**TASK PROMPT:**
Only the pictures are to be left out; set down the rest of the records exactly.

+++

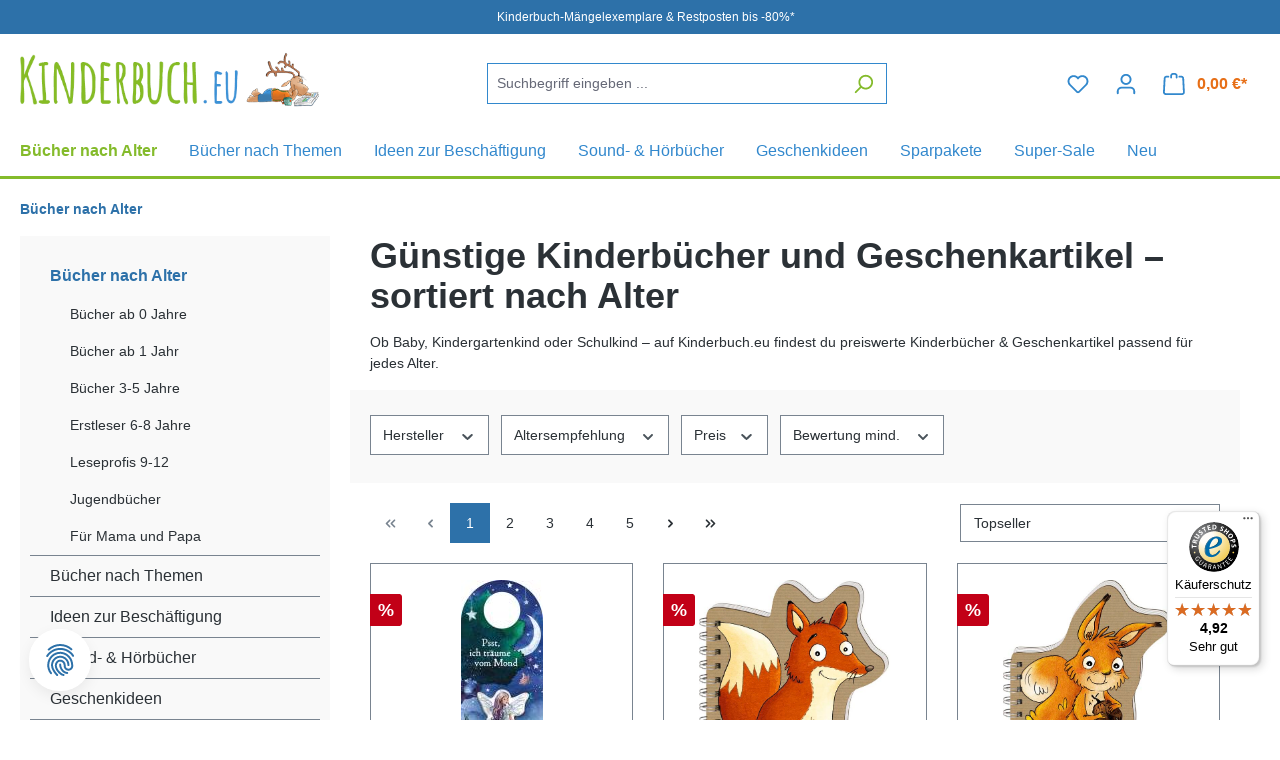

--- FILE ---
content_type: text/javascript
request_url: https://widgets.trustedshops.com/js/X1A5B12EFC64AC6014138F2D1026431AC.js
body_size: 1483
content:
((e,t)=>{const r={shopInfo:{tsId:"X1A5B12EFC64AC6014138F2D1026431AC",name:"www.kinderbuch.eu",url:"kinderbuch.eu",language:"de",targetMarket:"DEU",ratingVariant:"WIDGET",eTrustedIds:{accountId:"acc-c189f388-5313-4775-abac-1f9a39f94463",channelId:"chl-664335b8-cb86-467d-ac5a-8b5eccf0aed5"},buyerProtection:{certificateType:"CLASSIC",certificateState:"PRODUCTION",mainProtectionCurrency:"EUR",classicProtectionAmount:100,maxProtectionDuration:30,plusProtectionAmount:2e4,basicProtectionAmount:100,firstCertified:"2012-07-24 00:00:00"},reviewSystem:{rating:{averageRating:4.92,averageRatingCount:1636,overallRatingCount:21800,distribution:{oneStar:5,twoStars:5,threeStars:7,fourStars:84,fiveStars:1535}},reviews:[{average:4,buyerStatement:"Ich hatte einmal einen Artikel reklamiert und bis heute keine Antwort bekommen. Normalerweise wird immer sofort reagiert und es wird sehr zuverlässig gearbeitet und ich bin auch sonst immer zufrieden und finde die Artikel toll. Daher einen Stern Abzug",rawChangeDate:"2026-01-20T09:46:19.000Z",changeDate:"20.1.2026",transactionDate:"3.1.2026"},{average:5,buyerStatement:"Alles super geklappt, gerne wieder",rawChangeDate:"2026-01-20T06:04:45.000Z",changeDate:"20.1.2026",transactionDate:"5.1.2026"},{average:5,buyerStatement:"schneller Versand und die Bücher waren alle in Ordnung",rawChangeDate:"2026-01-19T09:40:44.000Z",changeDate:"19.1.2026",transactionDate:"5.1.2026"}]},features:["GUARANTEE_RECOG_CLASSIC_INTEGRATION","SHOP_CONSUMER_MEMBERSHIP","DISABLE_REVIEWREQUEST_SENDING","MARS_EVENTS","MARS_REVIEWS","MARS_PUBLIC_QUESTIONNAIRE","MARS_QUESTIONNAIRE"],consentManagementType:"OFF",urls:{profileUrl:"https://www.trustedshops.de/bewertung/info_X1A5B12EFC64AC6014138F2D1026431AC.html",profileUrlLegalSection:"https://www.trustedshops.de/bewertung/info_X1A5B12EFC64AC6014138F2D1026431AC.html#legal-info",reviewLegalUrl:"https://help.etrusted.com/hc/de/articles/23970864566162"},contractStartDate:"2012-05-29 00:00:00",shopkeeper:{name:"BuchVertrieb Blank GmbH",street:"Röhrmooser Str. 16-20",country:"DE",city:"Vierkirchen",zip:"85256"},displayVariant:"full",variant:"full",twoLetterCountryCode:"DE"},"process.env":{STAGE:"prod"},externalConfig:{trustbadgeScriptUrl:"https://widgets.trustedshops.com/assets/trustbadge.js",cdnDomain:"widgets.trustedshops.com"},elementIdSuffix:"-98e3dadd90eb493088abdc5597a70810",buildTimestamp:"2026-01-21T05:14:30.359Z",buildStage:"prod"},a=r=>{const{trustbadgeScriptUrl:a}=r.externalConfig;let n=t.querySelector(`script[src="${a}"]`);n&&t.body.removeChild(n),n=t.createElement("script"),n.src=a,n.charset="utf-8",n.setAttribute("data-type","trustbadge-business-logic"),n.onerror=()=>{throw new Error(`The Trustbadge script could not be loaded from ${a}. Have you maybe selected an invalid TSID?`)},n.onload=()=>{e.trustbadge?.load(r)},t.body.appendChild(n)};"complete"===t.readyState?a(r):e.addEventListener("load",(()=>{a(r)}))})(window,document);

+++

**ANSWER BOX:**
--- FILE ---
content_type: text/javascript
request_url: https://widgets.trustedshops.com/js/X1A5B12EFC64AC6014138F2D1026431AC.js
body_size: 1483
content:
((e,t)=>{const r={shopInfo:{tsId:"X1A5B12EFC64AC6014138F2D1026431AC",name:"www.kinderbuch.eu",url:"kinderbuch.eu",language:"de",targetMarket:"DEU",ratingVariant:"WIDGET",eTrustedIds:{accountId:"acc-c189f388-5313-4775-abac-1f9a39f94463",channelId:"chl-664335b8-cb86-467d-ac5a-8b5eccf0aed5"},buyerProtection:{certificateType:"CLASSIC",certificateState:"PRODUCTION",mainProtectionCurrency:"EUR",classicProtectionAmount:100,maxProtectionDuration:30,plusProtectionAmount:2e4,basicProtectionAmount:100,firstCertified:"2012-07-24 00:00:00"},reviewSystem:{rating:{averageRating:4.92,averageRatingCount:1636,overallRatingCount:21800,distribution:{oneStar:5,twoStars:5,threeStars:7,fourStars:84,fiveStars:1535}},reviews:[{average:4,buyerStatement:"Ich hatte einmal einen Artikel reklamiert und bis heute keine Antwort bekommen. Normalerweise wird immer sofort reagiert und es wird sehr zuverlässig gearbeitet und ich bin auch sonst immer zufrieden und finde die Artikel toll. Daher einen Stern Abzug",rawChangeDate:"2026-01-20T09:46:19.000Z",changeDate:"20.1.2026",transactionDate:"3.1.2026"},{average:5,buyerStatement:"Alles super geklappt, gerne wieder",rawChangeDate:"2026-01-20T06:04:45.000Z",changeDate:"20.1.2026",transactionDate:"5.1.2026"},{average:5,buyerStatement:"schneller Versand und die Bücher waren alle in Ordnung",rawChangeDate:"2026-01-19T09:40:44.000Z",changeDate:"19.1.2026",transactionDate:"5.1.2026"}]},features:["GUARANTEE_RECOG_CLASSIC_INTEGRATION","SHOP_CONSUMER_MEMBERSHIP","DISABLE_REVIEWREQUEST_SENDING","MARS_EVENTS","MARS_REVIEWS","MARS_PUBLIC_QUESTIONNAIRE","MARS_QUESTIONNAIRE"],consentManagementType:"OFF",urls:{profileUrl:"https://www.trustedshops.de/bewertung/info_X1A5B12EFC64AC6014138F2D1026431AC.html",profileUrlLegalSection:"https://www.trustedshops.de/bewertung/info_X1A5B12EFC64AC6014138F2D1026431AC.html#legal-info",reviewLegalUrl:"https://help.etrusted.com/hc/de/articles/23970864566162"},contractStartDate:"2012-05-29 00:00:00",shopkeeper:{name:"BuchVertrieb Blank GmbH",street:"Röhrmooser Str. 16-20",country:"DE",city:"Vierkirchen",zip:"85256"},displayVariant:"full",variant:"full",twoLetterCountryCode:"DE"},"process.env":{STAGE:"prod"},externalConfig:{trustbadgeScriptUrl:"https://widgets.trustedshops.com/assets/trustbadge.js",cdnDomain:"widgets.trustedshops.com"},elementIdSuffix:"-98e3dadd90eb493088abdc5597a70810",buildTimestamp:"2026-01-21T05:14:30.359Z",buildStage:"prod"},a=r=>{const{trustbadgeScriptUrl:a}=r.externalConfig;let n=t.querySelector(`script[src="${a}"]`);n&&t.body.removeChild(n),n=t.createElement("script"),n.src=a,n.charset="utf-8",n.setAttribute("data-type","trustbadge-business-logic"),n.onerror=()=>{throw new Error(`The Trustbadge script could not be loaded from ${a}. Have you maybe selected an invalid TSID?`)},n.onload=()=>{e.trustbadge?.load(r)},t.body.appendChild(n)};"complete"===t.readyState?a(r):e.addEventListener("load",(()=>{a(r)}))})(window,document);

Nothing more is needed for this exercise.